Their approach to patients is to use a “critical action check” which is very similar to ATLS as you would expect. Then jumping into simulation. practice getting people out of cars with boards ect. Also putting splints on people and discussing practical things like the fact a Thomas femoral splint doesn’t fit in many of the rescue helicopters. They have stopped teaching surgical chest decompression on the course and are pushing needles for tension only. But again if you do it in your own practice the PRIME handbook is all for “Further procedures felt appropriate by the practitioner”
The trauma had an excellent simulation, you arrive at a car crash with trapped passengers. Assessment. when you asked for help eg: fire they were waiting around the corner. Turned up lights an sirens and helped you extricate your patients. Really nothing prepares you better for the reality than spending time around a crash scene. Loud, sometimes difficult patients (had great actress in the car). Makes you realise the need to take control of the scene.

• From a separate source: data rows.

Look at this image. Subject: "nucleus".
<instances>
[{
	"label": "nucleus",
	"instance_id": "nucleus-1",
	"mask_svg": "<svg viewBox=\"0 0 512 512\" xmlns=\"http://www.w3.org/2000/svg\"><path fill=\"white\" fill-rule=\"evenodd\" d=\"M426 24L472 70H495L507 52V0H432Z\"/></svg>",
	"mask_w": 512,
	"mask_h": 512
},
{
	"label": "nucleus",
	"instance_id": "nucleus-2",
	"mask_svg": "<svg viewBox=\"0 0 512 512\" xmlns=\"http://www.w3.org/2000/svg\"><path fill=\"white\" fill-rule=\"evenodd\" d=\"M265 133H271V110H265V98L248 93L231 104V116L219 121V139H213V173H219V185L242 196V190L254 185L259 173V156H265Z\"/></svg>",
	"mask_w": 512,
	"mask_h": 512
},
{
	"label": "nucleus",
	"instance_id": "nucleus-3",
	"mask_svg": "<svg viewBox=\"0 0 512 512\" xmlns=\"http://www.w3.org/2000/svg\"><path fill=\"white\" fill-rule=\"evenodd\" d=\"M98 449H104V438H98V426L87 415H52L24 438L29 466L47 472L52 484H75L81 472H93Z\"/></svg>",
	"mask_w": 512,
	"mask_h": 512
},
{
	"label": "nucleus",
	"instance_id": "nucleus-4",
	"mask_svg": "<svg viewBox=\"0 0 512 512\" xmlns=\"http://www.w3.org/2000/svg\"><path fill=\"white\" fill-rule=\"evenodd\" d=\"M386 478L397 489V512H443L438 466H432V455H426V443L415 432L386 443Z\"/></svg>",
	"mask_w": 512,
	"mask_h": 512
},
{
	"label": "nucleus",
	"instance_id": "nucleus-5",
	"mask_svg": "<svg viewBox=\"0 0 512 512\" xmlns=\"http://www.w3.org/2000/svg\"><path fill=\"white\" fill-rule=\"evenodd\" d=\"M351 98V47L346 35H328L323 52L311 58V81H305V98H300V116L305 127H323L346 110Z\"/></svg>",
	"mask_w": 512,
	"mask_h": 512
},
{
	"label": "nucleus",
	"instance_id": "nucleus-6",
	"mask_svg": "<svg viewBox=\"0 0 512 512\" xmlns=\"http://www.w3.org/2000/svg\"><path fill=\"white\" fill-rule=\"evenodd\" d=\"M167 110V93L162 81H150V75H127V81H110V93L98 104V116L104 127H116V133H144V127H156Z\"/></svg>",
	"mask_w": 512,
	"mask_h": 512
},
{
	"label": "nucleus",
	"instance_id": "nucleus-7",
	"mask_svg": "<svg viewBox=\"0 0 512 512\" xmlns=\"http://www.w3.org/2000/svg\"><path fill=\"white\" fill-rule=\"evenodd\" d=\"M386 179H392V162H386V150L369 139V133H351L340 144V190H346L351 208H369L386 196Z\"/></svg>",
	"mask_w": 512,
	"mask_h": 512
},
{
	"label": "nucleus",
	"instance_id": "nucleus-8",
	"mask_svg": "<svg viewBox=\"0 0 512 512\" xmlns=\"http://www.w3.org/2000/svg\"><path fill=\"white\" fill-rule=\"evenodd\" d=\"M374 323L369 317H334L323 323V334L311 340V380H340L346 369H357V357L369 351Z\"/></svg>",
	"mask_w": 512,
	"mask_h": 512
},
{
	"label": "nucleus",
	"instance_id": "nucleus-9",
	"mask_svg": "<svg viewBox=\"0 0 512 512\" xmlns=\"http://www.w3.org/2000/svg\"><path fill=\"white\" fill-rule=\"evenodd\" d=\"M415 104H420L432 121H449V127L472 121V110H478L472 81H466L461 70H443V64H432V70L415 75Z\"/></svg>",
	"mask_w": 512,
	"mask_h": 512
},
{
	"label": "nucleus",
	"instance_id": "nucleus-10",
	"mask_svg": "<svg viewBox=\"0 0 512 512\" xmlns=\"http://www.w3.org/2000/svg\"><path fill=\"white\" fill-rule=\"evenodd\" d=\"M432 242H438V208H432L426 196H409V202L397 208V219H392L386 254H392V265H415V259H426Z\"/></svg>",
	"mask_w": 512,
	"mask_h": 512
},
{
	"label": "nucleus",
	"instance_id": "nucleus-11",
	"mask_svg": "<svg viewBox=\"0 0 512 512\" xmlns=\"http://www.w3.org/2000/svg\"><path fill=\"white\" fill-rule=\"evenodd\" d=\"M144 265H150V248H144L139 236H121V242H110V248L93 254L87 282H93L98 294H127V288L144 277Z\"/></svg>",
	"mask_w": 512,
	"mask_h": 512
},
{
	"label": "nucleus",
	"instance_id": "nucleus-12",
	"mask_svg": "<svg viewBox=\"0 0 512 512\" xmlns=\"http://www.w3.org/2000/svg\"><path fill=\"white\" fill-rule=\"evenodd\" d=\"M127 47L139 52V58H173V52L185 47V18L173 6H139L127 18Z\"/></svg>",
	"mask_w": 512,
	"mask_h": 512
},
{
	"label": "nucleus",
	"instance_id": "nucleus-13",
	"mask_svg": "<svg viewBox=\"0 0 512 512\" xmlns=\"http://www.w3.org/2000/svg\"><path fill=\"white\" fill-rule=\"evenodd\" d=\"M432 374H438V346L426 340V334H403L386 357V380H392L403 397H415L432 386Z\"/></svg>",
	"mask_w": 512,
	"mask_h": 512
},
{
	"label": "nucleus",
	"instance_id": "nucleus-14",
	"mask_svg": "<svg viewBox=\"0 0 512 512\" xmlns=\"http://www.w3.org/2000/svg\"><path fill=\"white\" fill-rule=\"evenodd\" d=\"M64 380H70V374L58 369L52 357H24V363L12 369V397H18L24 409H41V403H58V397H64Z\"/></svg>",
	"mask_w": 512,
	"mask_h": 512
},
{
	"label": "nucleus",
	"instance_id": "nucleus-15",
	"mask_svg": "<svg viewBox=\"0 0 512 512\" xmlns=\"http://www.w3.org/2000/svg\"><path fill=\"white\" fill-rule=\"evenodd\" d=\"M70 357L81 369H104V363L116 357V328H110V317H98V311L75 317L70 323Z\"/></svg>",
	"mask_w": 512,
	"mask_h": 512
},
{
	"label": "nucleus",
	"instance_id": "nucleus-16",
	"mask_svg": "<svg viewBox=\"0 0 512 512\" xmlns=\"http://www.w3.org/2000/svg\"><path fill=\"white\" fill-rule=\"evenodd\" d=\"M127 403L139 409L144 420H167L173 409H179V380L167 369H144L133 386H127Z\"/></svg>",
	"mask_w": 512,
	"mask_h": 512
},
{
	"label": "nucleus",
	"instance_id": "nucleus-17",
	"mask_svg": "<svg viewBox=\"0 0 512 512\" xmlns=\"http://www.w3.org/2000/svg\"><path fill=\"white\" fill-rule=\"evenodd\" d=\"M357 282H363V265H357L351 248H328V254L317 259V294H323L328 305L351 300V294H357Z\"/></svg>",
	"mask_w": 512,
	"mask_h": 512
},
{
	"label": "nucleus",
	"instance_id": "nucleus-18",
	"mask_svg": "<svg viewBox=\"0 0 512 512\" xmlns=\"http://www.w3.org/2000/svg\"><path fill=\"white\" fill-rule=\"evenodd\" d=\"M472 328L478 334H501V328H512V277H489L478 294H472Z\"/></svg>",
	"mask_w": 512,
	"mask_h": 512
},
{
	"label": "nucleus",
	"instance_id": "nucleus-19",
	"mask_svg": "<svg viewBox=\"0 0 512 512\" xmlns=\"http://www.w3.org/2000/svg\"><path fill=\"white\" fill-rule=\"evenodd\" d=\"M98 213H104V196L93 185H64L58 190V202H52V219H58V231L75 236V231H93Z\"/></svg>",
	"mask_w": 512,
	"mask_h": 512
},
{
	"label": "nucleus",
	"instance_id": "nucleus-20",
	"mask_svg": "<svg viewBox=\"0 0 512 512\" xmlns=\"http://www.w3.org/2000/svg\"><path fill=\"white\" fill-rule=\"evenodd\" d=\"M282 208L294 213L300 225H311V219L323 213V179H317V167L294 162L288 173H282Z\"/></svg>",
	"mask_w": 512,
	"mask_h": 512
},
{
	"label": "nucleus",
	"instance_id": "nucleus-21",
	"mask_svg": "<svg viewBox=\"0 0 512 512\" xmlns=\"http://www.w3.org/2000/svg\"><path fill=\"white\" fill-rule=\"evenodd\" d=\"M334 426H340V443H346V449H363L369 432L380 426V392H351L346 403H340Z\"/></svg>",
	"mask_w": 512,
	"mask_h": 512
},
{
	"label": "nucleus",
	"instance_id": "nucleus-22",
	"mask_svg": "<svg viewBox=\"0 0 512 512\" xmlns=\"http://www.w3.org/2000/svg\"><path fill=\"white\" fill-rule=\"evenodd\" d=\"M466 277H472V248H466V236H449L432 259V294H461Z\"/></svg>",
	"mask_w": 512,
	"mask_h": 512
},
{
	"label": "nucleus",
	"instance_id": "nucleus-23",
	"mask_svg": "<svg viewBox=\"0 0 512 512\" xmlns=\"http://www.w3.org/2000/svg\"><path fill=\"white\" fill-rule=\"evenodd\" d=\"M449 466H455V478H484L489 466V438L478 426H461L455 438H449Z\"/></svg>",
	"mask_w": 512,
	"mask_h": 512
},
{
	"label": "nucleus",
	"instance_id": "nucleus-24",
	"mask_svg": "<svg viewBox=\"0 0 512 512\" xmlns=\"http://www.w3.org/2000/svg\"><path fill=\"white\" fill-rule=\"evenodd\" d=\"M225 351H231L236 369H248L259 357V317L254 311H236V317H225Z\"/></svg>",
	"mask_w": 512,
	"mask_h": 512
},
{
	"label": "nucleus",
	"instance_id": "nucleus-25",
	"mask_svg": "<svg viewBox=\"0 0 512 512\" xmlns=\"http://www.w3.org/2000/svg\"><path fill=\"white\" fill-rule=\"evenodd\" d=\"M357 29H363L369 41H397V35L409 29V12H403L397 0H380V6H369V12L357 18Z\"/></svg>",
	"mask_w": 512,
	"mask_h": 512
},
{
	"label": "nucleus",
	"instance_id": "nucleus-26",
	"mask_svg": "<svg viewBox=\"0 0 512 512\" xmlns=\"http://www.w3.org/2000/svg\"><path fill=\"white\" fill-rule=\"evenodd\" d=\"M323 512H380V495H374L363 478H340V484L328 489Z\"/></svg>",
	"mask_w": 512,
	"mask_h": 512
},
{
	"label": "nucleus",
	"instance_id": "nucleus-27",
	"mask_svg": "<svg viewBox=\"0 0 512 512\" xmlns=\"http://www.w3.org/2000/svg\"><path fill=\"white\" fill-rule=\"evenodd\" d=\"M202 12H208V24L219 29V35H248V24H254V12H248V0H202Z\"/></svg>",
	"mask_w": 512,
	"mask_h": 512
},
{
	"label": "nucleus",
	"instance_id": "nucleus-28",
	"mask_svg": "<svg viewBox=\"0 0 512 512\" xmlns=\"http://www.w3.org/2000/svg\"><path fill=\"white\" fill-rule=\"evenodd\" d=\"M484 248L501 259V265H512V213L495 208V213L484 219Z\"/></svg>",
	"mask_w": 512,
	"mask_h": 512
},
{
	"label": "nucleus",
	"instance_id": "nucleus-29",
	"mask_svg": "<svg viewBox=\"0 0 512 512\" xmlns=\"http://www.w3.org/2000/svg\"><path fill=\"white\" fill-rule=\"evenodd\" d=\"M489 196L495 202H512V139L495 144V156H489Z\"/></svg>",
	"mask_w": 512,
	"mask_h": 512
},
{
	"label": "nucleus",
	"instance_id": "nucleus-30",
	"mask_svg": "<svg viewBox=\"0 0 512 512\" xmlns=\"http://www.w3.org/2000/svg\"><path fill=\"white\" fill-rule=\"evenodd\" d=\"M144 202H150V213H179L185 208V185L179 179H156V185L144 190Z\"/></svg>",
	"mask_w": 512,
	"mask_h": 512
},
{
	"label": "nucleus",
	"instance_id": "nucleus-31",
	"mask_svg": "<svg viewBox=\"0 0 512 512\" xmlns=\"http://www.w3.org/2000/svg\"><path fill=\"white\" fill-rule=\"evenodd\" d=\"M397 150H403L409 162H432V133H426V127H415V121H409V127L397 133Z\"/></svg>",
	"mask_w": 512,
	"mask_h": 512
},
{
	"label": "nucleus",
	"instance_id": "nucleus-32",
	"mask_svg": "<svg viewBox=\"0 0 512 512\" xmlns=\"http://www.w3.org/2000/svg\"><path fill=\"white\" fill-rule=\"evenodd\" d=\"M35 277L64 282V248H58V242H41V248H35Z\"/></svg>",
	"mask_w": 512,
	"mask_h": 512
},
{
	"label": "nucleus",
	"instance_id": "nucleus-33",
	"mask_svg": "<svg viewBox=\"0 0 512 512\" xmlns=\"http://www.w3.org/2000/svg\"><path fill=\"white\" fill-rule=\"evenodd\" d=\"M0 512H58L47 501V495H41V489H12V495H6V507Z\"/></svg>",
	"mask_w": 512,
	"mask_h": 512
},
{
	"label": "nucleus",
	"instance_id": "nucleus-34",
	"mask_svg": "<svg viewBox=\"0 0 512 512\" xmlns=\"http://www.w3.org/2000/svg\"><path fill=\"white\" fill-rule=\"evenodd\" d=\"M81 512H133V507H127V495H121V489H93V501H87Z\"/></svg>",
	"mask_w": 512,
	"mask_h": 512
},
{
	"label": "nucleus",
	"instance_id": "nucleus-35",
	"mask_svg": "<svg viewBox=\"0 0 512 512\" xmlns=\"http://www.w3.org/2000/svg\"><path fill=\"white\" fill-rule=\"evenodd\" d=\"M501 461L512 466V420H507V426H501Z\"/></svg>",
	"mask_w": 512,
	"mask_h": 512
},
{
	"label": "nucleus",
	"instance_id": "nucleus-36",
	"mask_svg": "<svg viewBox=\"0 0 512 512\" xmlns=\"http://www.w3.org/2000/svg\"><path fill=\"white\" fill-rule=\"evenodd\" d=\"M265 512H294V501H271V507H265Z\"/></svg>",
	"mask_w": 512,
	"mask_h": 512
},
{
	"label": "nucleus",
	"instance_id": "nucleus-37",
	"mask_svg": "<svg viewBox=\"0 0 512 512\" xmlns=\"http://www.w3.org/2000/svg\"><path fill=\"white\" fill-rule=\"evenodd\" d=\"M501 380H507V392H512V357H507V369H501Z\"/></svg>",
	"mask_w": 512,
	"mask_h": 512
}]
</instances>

Day 5 Paeds/O&G/ Mental health emergencies
Good discussion around pregnancy issues, we had an O+G trained GP and midwife who took these session. Another common theme on the course was the instructors passing the education to someone in the group who does this regularly. Covered difficult deliveries and flat babies/resus.
Had a fantastic talk about capacity and mental health that even @Eleytherius would have been proud of.
The assessments on the course were usually done in the morning. Scenarios/Sim just really showing that you could do the skills which you had practiced and felt comfortable with the protocols ect. They were happy with people doing slightly off protocol things. Provided you could justify you decision and management. There was supposed to be a written test but the papers were never written so they skipped that.
I felt the course was good. It covers what needs to be covered in a short period of time. Five days seems like ages but it flew past. Having done ATLS and APLS the major difference was the practical approach on PRIME and much less PowerPoint. Obviously with the time pressures some topics are brushed over, esp topics we see regularly or that perhaps don’t need such emphasis. Hand hygiene talk was short…
As a course I would recommend to those who dont do ED work day to day. Many of the things are straightforward to those who do them regularly. For me the biggest difference is getting into the prehospital mindset and “doing it”. Not alot I would change on the course, the protocols are due a work over and few bits of their kit are disappearing see below!
So that’s PRIME ill discuss some protocols in next few weeks. Happy to answer any questions you have.